- **Objective**: Starting with the row that contains "Of (260,221) and" and continuing through the last of the rows below, convert each line into a Markdown table with the columns No. and Line. Leave out blank lines.

- **Excerpted data**:
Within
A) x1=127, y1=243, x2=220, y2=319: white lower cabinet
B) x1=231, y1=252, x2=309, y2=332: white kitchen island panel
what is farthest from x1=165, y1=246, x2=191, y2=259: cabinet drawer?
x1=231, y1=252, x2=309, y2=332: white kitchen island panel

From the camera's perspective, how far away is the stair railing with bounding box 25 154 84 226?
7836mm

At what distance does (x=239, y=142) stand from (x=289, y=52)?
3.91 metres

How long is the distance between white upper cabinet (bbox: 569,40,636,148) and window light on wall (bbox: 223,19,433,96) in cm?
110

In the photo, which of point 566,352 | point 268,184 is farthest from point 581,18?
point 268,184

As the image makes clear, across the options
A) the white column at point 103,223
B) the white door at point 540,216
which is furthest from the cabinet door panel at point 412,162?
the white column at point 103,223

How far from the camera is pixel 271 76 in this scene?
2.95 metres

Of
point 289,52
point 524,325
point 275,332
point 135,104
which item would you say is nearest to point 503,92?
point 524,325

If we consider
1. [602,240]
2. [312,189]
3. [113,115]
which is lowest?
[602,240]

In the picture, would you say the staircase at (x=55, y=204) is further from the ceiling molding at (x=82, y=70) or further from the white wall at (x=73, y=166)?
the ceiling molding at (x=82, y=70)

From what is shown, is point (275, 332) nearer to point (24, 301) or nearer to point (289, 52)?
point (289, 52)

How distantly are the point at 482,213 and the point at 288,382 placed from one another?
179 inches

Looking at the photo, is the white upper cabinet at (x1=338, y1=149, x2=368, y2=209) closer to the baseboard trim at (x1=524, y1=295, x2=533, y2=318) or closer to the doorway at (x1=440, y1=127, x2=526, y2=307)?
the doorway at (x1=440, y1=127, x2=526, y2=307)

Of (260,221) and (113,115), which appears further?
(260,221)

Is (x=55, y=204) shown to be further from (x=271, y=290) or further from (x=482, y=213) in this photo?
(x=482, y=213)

- **Completed task**:
| No. | Line |
|---|---|
| 1 | Of (260,221) and (113,115), which appears further? |
| 2 | (260,221) |
| 3 | Is (x=55, y=204) shown to be further from (x=271, y=290) or further from (x=482, y=213) in this photo? |
| 4 | (x=482, y=213) |